Description of the task:
Please return verbatim the stretch of lines from the one containing "How far away is the point at 221,405" through the final line.

(Dataset records)

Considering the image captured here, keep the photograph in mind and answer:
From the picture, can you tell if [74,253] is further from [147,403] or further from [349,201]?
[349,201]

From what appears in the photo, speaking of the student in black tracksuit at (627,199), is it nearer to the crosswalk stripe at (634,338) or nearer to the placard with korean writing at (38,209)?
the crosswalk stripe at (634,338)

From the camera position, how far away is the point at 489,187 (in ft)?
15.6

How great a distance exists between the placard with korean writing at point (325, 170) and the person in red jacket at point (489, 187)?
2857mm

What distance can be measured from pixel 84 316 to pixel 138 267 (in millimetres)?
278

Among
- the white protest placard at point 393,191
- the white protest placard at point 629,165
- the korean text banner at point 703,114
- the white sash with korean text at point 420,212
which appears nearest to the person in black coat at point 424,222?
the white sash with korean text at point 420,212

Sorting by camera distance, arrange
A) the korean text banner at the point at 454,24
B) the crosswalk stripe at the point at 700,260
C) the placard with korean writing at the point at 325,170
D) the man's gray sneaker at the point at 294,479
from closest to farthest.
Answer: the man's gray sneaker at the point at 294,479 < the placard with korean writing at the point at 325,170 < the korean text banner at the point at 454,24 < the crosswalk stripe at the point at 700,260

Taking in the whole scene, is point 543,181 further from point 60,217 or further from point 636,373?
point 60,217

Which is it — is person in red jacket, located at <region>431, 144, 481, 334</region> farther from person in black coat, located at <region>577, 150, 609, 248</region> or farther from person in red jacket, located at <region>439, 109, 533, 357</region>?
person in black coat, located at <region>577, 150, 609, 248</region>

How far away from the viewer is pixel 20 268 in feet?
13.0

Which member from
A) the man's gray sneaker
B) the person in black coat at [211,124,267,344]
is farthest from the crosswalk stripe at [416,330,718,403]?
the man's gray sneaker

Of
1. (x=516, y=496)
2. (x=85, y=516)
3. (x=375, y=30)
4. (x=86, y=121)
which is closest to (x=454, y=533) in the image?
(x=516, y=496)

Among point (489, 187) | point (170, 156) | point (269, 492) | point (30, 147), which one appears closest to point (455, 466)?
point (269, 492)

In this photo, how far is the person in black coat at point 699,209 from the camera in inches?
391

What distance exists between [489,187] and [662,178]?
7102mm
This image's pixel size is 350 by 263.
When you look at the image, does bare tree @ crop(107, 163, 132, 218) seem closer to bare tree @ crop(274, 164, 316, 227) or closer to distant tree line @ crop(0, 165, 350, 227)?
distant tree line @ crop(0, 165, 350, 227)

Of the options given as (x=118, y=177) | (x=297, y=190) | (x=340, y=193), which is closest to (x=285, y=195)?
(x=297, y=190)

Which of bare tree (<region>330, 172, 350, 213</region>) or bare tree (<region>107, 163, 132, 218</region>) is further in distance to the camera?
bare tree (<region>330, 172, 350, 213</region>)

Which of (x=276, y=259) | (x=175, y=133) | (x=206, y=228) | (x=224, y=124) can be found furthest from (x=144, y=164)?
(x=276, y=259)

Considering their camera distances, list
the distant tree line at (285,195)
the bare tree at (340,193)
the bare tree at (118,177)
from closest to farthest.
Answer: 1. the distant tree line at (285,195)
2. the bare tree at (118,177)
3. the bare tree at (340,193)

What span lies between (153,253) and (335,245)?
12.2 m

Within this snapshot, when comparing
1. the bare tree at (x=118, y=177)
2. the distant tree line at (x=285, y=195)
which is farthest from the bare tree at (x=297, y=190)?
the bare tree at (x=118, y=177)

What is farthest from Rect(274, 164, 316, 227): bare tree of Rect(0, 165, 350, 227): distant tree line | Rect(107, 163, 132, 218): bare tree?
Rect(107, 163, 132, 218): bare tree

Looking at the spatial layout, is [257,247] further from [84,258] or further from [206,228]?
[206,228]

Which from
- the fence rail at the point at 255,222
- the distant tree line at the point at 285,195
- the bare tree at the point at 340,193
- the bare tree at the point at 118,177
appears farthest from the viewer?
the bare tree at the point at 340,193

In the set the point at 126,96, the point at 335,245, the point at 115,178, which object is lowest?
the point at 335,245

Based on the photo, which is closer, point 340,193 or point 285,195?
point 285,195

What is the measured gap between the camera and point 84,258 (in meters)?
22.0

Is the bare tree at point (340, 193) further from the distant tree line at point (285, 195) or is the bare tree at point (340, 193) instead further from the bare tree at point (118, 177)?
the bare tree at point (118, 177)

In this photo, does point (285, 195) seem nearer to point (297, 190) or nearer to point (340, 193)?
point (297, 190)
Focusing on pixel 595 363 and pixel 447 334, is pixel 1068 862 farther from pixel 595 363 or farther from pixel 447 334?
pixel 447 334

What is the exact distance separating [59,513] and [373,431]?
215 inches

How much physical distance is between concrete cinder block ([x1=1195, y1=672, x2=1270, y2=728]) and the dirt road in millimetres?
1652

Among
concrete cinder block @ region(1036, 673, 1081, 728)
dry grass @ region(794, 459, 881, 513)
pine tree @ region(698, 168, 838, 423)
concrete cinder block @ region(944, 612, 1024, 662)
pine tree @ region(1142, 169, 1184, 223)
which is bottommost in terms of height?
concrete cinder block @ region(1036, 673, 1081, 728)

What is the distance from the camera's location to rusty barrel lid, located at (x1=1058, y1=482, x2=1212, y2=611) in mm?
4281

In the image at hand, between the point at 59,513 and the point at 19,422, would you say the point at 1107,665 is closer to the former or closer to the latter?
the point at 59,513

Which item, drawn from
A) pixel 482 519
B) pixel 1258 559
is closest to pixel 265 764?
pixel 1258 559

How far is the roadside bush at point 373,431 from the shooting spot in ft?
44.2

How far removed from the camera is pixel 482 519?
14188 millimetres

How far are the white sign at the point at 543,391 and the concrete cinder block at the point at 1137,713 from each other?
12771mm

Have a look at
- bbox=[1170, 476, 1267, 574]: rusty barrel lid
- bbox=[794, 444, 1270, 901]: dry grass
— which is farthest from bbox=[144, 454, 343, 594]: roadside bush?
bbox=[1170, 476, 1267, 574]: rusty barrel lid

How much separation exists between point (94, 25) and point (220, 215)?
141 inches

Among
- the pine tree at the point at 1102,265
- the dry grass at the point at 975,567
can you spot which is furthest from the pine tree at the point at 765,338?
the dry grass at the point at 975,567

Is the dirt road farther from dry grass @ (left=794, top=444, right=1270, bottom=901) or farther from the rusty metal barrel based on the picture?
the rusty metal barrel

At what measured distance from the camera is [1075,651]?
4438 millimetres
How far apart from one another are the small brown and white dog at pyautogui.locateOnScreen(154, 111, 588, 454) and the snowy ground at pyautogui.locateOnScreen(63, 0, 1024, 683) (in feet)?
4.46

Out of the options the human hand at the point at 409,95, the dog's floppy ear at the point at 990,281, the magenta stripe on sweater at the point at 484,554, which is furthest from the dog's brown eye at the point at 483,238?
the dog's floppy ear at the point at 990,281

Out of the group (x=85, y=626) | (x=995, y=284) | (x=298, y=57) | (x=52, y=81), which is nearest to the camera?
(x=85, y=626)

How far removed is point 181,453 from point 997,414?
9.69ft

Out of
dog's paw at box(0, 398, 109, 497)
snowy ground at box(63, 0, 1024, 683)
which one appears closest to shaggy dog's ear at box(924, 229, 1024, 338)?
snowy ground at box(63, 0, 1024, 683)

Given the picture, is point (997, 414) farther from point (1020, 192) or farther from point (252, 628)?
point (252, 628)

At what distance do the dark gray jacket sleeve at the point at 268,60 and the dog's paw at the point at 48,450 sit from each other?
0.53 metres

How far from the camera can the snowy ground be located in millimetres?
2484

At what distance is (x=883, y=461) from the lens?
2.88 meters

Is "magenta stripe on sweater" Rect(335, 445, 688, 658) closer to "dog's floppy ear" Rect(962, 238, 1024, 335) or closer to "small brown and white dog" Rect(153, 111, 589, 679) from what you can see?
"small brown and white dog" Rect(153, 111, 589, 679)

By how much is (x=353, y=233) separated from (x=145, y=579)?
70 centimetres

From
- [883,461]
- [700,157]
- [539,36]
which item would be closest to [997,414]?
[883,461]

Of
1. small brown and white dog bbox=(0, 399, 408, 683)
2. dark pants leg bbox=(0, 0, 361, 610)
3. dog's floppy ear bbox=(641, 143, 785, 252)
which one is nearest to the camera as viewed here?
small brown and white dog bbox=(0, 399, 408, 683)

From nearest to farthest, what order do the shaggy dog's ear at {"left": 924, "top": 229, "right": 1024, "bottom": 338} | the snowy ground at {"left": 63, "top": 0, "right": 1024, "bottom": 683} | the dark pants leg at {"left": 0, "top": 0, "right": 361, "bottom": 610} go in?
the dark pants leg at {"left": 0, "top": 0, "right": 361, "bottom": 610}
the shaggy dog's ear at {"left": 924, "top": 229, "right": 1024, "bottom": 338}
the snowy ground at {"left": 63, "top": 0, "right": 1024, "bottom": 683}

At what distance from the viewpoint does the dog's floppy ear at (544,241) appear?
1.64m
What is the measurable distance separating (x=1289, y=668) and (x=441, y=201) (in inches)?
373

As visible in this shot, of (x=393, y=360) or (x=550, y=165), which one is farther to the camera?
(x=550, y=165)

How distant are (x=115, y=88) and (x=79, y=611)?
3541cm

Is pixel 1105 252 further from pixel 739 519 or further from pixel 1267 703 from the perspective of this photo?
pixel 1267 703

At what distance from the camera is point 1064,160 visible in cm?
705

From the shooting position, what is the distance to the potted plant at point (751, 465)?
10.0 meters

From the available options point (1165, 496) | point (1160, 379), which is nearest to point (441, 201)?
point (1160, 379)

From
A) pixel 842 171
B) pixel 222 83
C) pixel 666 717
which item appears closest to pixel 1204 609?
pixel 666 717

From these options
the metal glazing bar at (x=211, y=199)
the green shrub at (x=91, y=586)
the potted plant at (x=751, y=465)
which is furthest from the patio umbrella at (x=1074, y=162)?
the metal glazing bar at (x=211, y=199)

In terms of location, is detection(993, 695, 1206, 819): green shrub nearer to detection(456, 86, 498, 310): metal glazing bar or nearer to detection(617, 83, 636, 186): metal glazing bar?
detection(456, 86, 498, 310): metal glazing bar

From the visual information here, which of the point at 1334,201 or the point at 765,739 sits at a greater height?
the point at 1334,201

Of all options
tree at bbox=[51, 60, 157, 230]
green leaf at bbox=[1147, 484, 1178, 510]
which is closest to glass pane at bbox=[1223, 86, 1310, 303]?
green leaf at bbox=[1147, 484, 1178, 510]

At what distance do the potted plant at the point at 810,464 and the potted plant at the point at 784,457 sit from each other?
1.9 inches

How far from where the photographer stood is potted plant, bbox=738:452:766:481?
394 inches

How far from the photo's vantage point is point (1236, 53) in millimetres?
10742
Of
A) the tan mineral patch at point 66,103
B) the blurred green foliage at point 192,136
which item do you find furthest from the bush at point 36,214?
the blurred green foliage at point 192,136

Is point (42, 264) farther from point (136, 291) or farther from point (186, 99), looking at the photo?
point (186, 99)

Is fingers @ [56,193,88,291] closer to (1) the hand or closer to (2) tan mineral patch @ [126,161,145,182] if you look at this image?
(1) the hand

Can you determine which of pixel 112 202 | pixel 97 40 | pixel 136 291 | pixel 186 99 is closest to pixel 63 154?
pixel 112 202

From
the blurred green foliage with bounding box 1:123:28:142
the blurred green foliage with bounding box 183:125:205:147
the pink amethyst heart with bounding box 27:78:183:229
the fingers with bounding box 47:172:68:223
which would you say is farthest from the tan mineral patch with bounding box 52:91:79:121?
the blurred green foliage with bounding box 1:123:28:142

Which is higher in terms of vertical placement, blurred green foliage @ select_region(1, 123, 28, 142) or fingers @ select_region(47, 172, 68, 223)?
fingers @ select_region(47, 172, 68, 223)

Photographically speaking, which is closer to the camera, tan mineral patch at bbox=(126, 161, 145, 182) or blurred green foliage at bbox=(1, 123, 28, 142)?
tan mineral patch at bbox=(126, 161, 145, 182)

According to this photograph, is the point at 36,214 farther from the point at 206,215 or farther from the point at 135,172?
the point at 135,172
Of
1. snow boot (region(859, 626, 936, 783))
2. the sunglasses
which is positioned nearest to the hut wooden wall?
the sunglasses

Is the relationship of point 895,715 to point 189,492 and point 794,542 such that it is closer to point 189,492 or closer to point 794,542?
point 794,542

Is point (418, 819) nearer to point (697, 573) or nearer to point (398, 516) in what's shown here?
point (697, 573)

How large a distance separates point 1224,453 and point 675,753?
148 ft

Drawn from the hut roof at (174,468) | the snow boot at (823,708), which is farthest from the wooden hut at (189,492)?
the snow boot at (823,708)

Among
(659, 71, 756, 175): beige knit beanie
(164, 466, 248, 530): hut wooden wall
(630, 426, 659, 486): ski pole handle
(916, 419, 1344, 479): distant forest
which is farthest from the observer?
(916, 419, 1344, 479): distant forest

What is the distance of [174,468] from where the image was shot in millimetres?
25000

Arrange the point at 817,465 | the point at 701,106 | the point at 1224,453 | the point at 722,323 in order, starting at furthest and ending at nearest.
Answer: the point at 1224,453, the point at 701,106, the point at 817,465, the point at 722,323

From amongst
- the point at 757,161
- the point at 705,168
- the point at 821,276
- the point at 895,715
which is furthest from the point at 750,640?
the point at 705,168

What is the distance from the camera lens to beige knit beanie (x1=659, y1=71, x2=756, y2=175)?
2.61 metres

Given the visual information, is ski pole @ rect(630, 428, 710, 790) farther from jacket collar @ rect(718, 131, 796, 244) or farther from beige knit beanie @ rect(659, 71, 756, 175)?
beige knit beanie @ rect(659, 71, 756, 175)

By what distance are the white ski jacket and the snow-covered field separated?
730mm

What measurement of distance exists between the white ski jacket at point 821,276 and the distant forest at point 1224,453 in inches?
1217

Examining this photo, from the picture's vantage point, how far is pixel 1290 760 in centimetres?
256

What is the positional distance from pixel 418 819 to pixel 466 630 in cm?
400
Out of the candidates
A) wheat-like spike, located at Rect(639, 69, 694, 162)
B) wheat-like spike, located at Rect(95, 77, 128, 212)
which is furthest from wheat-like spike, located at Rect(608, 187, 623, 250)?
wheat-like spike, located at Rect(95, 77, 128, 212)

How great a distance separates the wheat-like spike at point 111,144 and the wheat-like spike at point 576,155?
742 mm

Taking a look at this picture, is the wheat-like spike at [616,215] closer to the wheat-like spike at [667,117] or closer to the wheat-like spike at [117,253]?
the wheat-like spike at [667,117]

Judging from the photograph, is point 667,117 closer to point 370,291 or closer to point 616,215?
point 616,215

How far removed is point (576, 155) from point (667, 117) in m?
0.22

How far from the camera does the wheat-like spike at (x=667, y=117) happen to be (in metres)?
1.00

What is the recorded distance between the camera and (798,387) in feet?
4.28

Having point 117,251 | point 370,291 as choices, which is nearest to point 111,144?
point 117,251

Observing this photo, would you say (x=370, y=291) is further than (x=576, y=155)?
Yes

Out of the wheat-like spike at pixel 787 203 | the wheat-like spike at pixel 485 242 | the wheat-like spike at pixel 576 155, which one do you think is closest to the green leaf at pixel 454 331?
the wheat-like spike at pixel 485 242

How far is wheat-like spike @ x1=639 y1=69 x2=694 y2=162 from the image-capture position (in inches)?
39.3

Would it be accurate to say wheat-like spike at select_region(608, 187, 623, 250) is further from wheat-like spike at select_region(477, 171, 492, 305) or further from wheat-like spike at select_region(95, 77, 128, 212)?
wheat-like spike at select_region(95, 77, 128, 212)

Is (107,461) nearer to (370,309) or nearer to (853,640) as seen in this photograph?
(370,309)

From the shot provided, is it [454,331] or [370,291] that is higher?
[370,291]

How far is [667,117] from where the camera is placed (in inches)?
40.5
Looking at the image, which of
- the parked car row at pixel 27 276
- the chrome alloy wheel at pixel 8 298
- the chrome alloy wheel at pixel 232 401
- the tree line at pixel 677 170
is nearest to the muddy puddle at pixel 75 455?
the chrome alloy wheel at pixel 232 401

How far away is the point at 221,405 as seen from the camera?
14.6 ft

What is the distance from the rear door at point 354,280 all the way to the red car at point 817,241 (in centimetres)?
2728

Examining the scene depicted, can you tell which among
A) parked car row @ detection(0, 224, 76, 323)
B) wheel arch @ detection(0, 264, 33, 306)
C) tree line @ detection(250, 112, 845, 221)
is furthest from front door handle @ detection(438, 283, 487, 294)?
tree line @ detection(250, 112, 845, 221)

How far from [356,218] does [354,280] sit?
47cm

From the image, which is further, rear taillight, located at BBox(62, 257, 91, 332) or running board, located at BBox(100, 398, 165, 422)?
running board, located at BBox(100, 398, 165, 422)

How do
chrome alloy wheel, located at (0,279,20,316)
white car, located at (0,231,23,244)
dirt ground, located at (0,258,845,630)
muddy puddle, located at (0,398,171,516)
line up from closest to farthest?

The solution:
How far away is the point at 221,405 as seen from the camera?
14.6 ft

What is the distance from the rear door at point 354,280 all the way to the red car at point 817,241 (in centimetres)?
2728

Examining the scene depicted, can you tell which among
A) parked car row @ detection(0, 224, 76, 323)
B) wheel arch @ detection(0, 264, 33, 306)
C) tree line @ detection(250, 112, 845, 221)
is furthest from front door handle @ detection(438, 283, 487, 294)?
tree line @ detection(250, 112, 845, 221)

How far from [356,218] does [354,280] sit?
47cm

From the image, which is further, rear taillight, located at BBox(62, 257, 91, 332) or running board, located at BBox(100, 398, 165, 422)?
running board, located at BBox(100, 398, 165, 422)

How do
chrome alloy wheel, located at (0,279,20,316)
white car, located at (0,231,23,244)
dirt ground, located at (0,258,845,630)
muddy puddle, located at (0,398,171,516)
line up from closest to farthest?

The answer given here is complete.